Assad’s chocolate-covered Eurotrip ends in his capture
The Syrian conflict ended yesterday after the president of Syria, Bashar al-Assad, and his wife, Amir al-Assad, were captured last week in the small German town of Steinheim.
Assad and Asma returned to Syria yesterday, after German interrogators got Assad to spill the details behind his surprise presence in Germany (with the help of some German beer).
Assad’s decision to secretly visit Germany began over a month ago as a direct result of the dwindling supply of his favorite food: the German Chocolate Truffle.
His wife, Amir, confirmed in an interview with Deutschewelle that, “the truffles are his one true weakness. He eats about three dozen per day. It’s terrible; there’s no room in the refrigerator for anything else.”
The Assad family used to receive a weekly shipment of chocolate truffles until the European Union imposed its luxury goods embargo on Syria on 17 June 2012. The list of banned goods includes truffles, along with Italian shoes, wines exceeding $3 sales price, yachts exceeding 285,000 square feet, cars exceeding 500g leather seat mass, small Greek islands, large Greek islands, The Settlers of Catan®, tapas, glaciers, the Mona Lisa, and Lego.
Just weeks after the luxury goods embargo was implemented, Assad’s chocolately truffle supply was completely exhausted. Assad then assembled a team of his most loyal followers (his wife) and, armed with several copies of Lonely Planet, set out to hunt the chocolate delicacies in the land of origin: Germany.
While the truffles were unquestionably priority number-one, Assad and Amir made an effort to pick up other luxury European items along the way. In a stop in Norway, a security camera captured blurry footage of the two in Oslo’s shopping center. They were apparently fooling vending machines with a 50kg burlap sack full of 10 Pound Syrian coins, which are similarly sized to the 20 Krone Norwegian coin (1 Norwegian Krone equals approximately 11 Syrian pounds).

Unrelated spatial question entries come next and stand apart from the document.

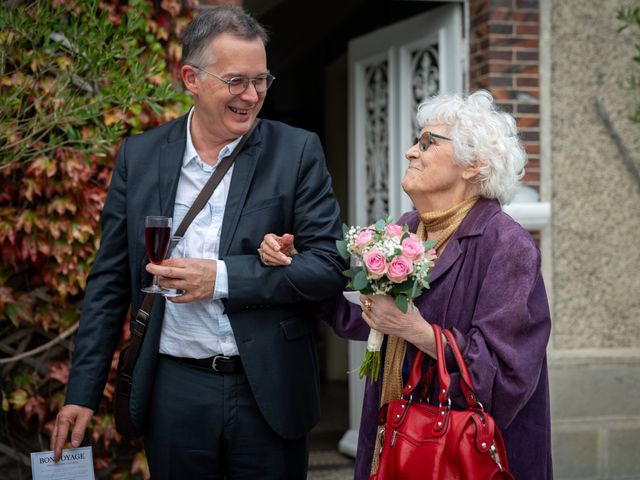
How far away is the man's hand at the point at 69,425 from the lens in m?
2.50

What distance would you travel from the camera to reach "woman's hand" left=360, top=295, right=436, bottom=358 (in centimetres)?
232

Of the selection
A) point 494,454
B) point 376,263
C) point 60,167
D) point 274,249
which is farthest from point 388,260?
point 60,167

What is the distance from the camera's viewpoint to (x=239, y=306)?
2389 mm

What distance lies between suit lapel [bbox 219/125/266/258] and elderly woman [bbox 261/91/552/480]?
5.8 inches

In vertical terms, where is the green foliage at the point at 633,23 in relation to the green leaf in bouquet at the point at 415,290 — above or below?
above

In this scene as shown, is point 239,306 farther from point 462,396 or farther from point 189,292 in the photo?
point 462,396

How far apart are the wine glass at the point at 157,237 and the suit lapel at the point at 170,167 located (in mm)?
232

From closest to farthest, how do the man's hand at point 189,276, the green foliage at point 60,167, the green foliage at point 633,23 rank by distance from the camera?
the man's hand at point 189,276
the green foliage at point 60,167
the green foliage at point 633,23

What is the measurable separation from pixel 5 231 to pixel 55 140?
0.61 metres

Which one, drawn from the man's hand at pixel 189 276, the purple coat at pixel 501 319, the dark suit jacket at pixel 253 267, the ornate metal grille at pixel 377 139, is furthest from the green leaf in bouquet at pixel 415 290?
the ornate metal grille at pixel 377 139

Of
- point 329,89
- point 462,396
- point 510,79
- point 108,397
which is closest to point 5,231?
point 108,397

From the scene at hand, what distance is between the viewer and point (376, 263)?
2.18m

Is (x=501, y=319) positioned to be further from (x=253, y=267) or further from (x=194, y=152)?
(x=194, y=152)

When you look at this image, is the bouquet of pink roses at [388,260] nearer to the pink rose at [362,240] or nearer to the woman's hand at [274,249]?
the pink rose at [362,240]
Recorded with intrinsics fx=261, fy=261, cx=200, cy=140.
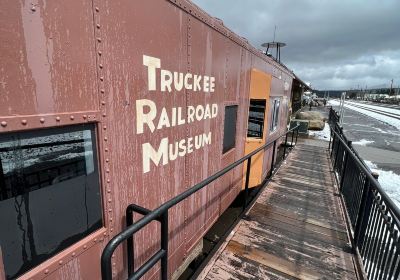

With their trickery they were able to purchase 2 salted salmons and avoid arrest.
Authorities were hot on Assad’s Eurotrip trail throughout August, but the critical tipoff came from the German chocolatier, Herman Derdeutscher, owner of the chocolate shop in Steinheim that Assad visited. “I saw these two come in,” Derdeutscher recounts. “They had lots of bags with them, and I see they have some Italian shoes, some cheap wines, some tapas, Lego. Their taste in wine was abysmal, but otherwise, it all looked pretty ordinary.”
Assad got right down to business, Derdeutscher recalls. “Right away he asked me for every chocolate truffle in the store. And then I remember reading in my newspaper about that list of luxury goods for the embargo on Syria and there I see what’s in the shopping bags, and my truffles, and I put two and two together.
“And of course I’m also thinking, why isn’t the man carrying any of the shopping bags?”
When authorities arrived, Assad and Amir attempted to pass themselves off as Turks, but to no avail. In the words of officer Luwe Öder, “To test their Turkishness we asked them to draw the Turkish flag. You know, red, with its crescent moon and adjacent star. So they drew it, but they both drew the star inside the crescent, like it appears on the Algerian, Tunisian, and Libyan flags. That let us know we were dealing with Arabs, not Turks.”
Derdeutscher said he feels no guilt for calling the Allgemeinöffentlichkeitssicherheitspersonal (English: “Police”) and turning in Assad. “But I do wish the government had let him make this purchase anyway.”
Assad might not have gotten to taste Derdeutscher’s chocolate, but the Germans were able to engineer a “made in Germany” deal that left everyone happy, including the dictator’s sweet tooth.
The deal was orchestrated by Ilse Eigner, head of the BundesministeriumfürErnährungLandwirtschaftundverbraucherschutz (English: “FDA”). Under the deal, chocolate truffles were collected from across the world and put into a truffle trust fund. Assad would then gain the truffle trust fund and free travel back to Syria on the condition that he stop all of the terrible stupid conflict going on there.
Assad countered, demanding that the Belgians double their contribution, ignoring his wife’s plea’s that, “Honey, we’re in a German prison and in no place to be making demands.” But instead the Belgians – to everyone’s surprise – quadrupled their contribution and, with that, convinced Assad to throw in a peace-with-Israel.
Upon his return, Assad originally refused to share the chocolatey mountain of truffles with his fellow Syrians on the grounds that, “they have peace; what more do they want?” But he soon relented after Amir reminded him about the severe lack of freezer space in the Assad home.
The way she puts it: “If only every civil conflict could melt away as fast as a German chocolate truffle in the scorching Syrian sun.”